内的自己対話-川の畔のささめごと

日々考えていることをフランスから発信しています。自分の研究生活に関わる話題が多いですが、時に日常生活雑記も含まれます。

生成する存在としての関係 ― ジルベール・シモンドンを読む(23)

2016-03-13 07:31:19 | 哲学

 昨日の記事で読んだシモンドンの仮説からどのような帰結が引き出されるのでしょうか。原文では、仮説提示の直後に、その仮説から導かれうる帰結が控えめな表現で提示されています。その提示の仕方は簡潔ですが、「関係(連関)」(« relation »)「内的共鳴(共振)」(« résonance interne »)「参加(分有)」(« participation »)などの重要語の理解に有益な記述もあり、しかもフランス語としては比較的易しいところなので、まず原文をそのまま引用します。

Selon cette hypothèse, il serait possible de considérer toute véritable relation comme ayant rang d’être, et comme se développant à l’intérieur d’une individuation nouvelle ; la relation ne jaillit pas entre deux termes qui seraient déjà des individus ; elle est un aspect de la résonance interne d’un système d’individuation ; elle fait partie d’un état de système. Ce vivant qui est à la fois plus ou moins que l’unité comporte une problématique intérieure et peut entrer comme élément dans une problématique plus vaste que son propre être. La participation, pour l’individu, est le fait d’être élément dans une individuation plus vaste par l’intermédiaire de la charge de réalité préindividuelle que l’individu contient, c’est-à-dire grâce aux potentiels qu’il recèle (p. 28-29, souligné par l’auteur).

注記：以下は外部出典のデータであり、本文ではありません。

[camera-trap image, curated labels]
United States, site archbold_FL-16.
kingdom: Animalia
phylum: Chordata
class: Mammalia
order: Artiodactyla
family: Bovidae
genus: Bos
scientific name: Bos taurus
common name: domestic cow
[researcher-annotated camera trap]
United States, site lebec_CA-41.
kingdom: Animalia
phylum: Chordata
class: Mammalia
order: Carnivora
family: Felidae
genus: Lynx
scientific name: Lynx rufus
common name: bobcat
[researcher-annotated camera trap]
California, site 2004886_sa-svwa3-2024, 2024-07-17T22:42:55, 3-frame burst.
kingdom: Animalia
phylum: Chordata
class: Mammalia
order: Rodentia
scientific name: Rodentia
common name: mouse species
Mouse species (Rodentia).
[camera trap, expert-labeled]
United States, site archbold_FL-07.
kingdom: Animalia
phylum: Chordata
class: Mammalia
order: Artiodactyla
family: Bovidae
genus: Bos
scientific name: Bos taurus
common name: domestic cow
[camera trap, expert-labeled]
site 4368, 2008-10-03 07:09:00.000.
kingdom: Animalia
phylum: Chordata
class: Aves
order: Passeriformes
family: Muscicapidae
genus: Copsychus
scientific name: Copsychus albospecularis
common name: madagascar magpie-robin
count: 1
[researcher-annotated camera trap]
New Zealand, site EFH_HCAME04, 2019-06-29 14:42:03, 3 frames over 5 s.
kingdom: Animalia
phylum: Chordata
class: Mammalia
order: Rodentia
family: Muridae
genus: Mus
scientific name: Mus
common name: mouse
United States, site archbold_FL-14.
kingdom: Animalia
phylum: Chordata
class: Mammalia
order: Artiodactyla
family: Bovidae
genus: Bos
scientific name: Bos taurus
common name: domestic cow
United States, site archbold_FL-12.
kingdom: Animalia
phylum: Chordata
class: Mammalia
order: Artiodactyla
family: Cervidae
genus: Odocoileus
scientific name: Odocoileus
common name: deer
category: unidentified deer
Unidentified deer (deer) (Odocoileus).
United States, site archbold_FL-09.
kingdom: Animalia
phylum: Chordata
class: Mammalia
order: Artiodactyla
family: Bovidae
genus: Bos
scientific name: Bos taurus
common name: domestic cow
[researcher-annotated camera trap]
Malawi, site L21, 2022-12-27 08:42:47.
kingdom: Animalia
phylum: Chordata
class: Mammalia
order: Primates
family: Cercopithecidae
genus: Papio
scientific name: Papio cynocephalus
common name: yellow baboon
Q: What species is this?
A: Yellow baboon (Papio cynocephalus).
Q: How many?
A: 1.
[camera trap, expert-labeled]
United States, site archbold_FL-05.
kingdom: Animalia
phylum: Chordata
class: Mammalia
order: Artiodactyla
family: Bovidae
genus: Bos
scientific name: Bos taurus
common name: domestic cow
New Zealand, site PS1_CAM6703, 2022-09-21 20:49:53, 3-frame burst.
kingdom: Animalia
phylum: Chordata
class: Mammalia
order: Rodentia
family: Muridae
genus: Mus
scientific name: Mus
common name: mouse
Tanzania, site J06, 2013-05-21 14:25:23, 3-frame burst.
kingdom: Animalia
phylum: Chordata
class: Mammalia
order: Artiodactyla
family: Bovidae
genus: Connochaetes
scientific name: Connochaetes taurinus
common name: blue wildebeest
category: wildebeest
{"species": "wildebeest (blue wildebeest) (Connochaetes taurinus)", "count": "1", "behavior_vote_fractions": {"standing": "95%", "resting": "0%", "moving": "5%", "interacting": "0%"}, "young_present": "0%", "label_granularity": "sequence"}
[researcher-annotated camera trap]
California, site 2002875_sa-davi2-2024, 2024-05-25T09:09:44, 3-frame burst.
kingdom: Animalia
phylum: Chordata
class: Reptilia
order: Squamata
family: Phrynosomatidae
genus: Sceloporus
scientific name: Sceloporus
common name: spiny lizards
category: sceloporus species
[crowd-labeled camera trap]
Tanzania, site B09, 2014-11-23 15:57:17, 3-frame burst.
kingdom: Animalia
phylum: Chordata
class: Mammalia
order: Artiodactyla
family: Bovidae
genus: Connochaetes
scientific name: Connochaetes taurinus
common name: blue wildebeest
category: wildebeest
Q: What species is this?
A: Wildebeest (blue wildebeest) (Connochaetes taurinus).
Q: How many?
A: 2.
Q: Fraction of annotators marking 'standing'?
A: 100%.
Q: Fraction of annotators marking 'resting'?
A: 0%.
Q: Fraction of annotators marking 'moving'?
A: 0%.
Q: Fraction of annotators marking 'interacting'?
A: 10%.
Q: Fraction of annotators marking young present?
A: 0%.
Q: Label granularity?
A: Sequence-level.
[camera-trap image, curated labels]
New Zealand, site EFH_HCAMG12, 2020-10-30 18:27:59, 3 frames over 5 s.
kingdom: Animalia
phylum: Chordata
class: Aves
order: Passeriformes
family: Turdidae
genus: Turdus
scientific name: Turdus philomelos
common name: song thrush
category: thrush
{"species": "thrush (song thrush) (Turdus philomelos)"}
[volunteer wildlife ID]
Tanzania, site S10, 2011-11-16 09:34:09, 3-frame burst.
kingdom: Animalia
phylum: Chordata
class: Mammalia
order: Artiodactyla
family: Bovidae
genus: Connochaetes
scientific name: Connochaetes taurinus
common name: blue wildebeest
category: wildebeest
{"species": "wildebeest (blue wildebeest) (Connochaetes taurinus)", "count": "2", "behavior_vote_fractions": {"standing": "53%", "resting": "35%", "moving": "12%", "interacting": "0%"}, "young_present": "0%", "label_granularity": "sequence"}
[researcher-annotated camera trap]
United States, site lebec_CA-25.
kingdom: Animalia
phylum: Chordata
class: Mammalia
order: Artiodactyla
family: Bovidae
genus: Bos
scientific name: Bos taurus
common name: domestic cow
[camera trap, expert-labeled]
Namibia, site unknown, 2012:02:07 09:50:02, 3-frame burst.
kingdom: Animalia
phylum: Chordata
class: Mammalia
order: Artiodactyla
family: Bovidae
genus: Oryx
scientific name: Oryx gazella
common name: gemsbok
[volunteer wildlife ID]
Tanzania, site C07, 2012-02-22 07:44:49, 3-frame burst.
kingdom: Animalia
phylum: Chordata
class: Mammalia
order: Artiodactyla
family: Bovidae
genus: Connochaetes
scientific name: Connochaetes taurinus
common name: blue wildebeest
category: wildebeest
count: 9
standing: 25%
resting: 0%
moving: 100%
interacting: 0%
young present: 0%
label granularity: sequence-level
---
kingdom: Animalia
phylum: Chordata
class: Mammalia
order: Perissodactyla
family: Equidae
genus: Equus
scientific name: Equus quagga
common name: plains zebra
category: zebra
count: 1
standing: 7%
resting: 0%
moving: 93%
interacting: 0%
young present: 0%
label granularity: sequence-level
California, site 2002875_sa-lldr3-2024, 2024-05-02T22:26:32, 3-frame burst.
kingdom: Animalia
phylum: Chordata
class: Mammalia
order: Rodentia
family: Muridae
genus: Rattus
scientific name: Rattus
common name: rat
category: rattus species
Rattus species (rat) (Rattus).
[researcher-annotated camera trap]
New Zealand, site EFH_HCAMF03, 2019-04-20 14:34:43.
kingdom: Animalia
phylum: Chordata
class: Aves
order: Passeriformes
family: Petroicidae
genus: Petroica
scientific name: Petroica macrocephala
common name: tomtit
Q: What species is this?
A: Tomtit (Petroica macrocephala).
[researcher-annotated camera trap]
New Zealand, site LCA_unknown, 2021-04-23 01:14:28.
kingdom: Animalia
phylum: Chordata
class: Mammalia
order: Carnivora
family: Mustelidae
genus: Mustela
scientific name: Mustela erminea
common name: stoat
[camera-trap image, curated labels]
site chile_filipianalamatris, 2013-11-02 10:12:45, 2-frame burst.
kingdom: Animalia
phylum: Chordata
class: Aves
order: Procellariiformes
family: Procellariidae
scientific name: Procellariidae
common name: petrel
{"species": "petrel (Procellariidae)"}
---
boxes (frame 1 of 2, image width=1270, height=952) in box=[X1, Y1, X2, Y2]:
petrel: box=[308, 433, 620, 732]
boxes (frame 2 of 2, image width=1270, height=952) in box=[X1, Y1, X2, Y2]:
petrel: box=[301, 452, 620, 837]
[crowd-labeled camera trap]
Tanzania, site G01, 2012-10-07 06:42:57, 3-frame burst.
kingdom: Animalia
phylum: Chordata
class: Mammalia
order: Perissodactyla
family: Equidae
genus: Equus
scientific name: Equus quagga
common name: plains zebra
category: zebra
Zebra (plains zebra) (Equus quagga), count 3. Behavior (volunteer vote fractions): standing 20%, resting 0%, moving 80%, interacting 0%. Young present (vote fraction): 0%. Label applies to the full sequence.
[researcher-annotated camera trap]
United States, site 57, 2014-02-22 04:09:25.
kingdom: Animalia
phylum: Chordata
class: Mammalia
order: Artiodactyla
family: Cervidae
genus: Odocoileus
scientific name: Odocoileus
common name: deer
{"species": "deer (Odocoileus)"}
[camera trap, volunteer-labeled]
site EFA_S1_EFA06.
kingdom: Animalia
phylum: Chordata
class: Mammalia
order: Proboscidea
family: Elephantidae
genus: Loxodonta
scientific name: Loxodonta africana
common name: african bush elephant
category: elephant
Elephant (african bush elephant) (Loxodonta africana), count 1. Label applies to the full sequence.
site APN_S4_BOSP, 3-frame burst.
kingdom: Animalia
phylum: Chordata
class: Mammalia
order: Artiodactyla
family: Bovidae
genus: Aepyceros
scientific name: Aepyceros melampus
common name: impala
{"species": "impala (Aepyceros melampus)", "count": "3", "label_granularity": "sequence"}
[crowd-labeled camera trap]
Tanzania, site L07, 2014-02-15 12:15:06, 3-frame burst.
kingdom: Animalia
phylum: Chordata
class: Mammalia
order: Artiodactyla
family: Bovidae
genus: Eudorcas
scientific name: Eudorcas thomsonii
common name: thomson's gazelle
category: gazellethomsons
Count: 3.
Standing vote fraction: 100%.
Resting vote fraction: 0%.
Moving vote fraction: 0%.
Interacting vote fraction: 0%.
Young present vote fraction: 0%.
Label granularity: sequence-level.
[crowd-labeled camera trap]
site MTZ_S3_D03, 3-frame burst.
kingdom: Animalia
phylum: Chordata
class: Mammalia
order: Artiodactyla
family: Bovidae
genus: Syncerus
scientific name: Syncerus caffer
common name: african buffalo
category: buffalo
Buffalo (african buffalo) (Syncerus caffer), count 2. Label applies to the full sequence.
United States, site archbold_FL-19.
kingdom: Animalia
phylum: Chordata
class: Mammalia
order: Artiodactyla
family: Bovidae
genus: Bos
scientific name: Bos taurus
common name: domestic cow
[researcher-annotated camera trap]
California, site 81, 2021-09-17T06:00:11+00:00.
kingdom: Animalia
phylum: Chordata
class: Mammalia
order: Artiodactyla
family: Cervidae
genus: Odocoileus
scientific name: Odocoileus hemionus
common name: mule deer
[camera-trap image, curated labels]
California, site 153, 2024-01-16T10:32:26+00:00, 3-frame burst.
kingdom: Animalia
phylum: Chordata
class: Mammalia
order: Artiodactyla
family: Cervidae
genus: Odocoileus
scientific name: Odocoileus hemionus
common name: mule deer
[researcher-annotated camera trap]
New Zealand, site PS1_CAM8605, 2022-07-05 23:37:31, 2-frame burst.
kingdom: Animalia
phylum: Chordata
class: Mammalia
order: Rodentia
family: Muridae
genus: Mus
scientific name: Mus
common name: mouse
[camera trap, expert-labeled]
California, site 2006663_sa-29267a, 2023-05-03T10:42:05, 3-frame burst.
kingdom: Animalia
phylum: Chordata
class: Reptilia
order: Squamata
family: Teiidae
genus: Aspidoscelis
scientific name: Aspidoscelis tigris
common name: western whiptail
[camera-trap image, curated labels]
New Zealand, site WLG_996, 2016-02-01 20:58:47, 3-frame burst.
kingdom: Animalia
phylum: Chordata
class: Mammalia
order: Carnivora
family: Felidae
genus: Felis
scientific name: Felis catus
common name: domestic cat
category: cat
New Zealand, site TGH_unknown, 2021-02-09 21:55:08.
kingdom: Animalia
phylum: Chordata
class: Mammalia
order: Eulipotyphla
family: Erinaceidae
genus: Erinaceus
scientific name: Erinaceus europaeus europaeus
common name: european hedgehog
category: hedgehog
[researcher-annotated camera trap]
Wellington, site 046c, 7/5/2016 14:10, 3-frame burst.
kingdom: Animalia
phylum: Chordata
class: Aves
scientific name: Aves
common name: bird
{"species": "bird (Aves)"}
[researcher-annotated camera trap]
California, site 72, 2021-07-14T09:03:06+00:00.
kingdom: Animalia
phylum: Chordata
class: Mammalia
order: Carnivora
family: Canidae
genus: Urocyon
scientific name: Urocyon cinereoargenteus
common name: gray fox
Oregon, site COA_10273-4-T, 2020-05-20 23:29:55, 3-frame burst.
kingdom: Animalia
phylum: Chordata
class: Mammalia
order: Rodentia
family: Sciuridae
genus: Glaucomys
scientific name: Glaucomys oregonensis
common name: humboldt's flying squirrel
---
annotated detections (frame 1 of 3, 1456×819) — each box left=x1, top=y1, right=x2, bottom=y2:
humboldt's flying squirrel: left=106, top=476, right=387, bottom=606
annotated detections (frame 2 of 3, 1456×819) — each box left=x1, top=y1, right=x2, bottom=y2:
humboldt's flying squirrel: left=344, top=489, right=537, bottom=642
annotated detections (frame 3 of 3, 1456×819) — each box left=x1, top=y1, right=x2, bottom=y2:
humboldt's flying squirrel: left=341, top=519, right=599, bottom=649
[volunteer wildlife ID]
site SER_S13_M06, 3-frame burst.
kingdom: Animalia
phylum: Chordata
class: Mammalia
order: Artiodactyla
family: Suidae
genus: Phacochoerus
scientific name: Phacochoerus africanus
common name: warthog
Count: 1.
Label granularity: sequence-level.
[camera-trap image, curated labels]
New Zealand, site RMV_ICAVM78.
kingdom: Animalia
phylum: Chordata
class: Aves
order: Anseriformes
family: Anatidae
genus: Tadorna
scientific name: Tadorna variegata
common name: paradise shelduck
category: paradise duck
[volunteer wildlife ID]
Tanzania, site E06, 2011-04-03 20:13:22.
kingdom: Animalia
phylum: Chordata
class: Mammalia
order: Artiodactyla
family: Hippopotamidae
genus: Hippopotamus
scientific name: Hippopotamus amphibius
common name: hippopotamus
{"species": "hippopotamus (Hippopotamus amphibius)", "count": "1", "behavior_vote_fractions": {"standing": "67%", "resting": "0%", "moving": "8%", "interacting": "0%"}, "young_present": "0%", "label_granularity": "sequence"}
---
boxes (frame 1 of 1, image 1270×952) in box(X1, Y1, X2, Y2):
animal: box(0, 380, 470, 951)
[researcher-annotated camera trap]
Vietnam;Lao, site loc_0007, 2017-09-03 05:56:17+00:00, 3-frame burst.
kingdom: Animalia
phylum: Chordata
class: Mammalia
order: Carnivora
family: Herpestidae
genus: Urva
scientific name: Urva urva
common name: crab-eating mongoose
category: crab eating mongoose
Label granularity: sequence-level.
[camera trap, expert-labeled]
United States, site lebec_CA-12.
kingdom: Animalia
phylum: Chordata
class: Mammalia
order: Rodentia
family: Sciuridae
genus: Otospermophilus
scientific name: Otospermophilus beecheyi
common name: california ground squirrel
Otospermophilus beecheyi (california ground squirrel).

 ご覧のように、イタリックで強調されている部分がやたらと多いのですが、それだけシモンドンも強調しかつ読者の注意を促したいところなのでしょう。重要と思われるポイントを挙げていきましょう。
 まず注目されるのは、「あらゆる真なる関係(あるいは連関)」に「存在の身分」(« rang d’être »)が与えられていることです。すでに個体化された諸項がまず在って、その間に関係が成り立つのではなく、関係そのものが存在としての身分を有つ。しかし、その存在身分は、固定的なものでも恒常的に安定的なものでもありません。新しい個体化の内部で自発自展するものです。それが「真なる関係」だと言うのです。
 このような存在としての関係は、個体化システムの内的共鳴(共振)の一面であり、システムの一状態を構成する要素だとされます。
 ここで突然、「生命体(生きているもの)」(« vivant »)という言葉が出てきます。しかも「この生命体」となっていますから、先行する文章中の何かを指しています。関係を指していると思われます。つまり、ここでテーマとなっている「あらゆる真なる関係」とは、生命体(生きているもの)のことに外ならないのです。
 この生命体は、統一体(あるいは単位)以上でありかつ以下のものだと言われます。どういうことでしょう。生命体は、己の内部に問題群を抱えていながら、己に固有な存在よりも広大な問題群の中にその要素として入ることができるということです。
 個体にとって、より広大な個体化の中にその要素として入ることが「参加(分有)」することです。その参加が可能になるのは、個体が内包している前個体化的現実の負荷を介して、つまり己に内蔵されている諸々の潜在性のおかげです。
 上に掲げた原文から見えてくるのは、生命の世界での存在概念のシモンドン独自の構想です。
 この構想においては、個体化が完了した個体を基礎単位とするという前提が放棄されています。生命レベルでの存在は、一つの問題群に他ならない個体が内包する関係とその同じ個体が内含されているより大きな関係との、共振的・可変的・重層的な生成過程の全体として捉えられています。各個体は、それぞれ己の問題を内に抱えながら、己が内属するより大きな個体化過程に、その過程内に発生している問題に解決をもたらしうる要素として参加することができる「関係存在」です。この重層的な関係の生成過程が恒常的な個体化過程に他なりません。個体にこのような重層的な個体化過程への参加を可能にしているもの、それは、その過程に参加する各生命個体に潜在性として包蔵されている前個体化的現実の無限の豊穣性です。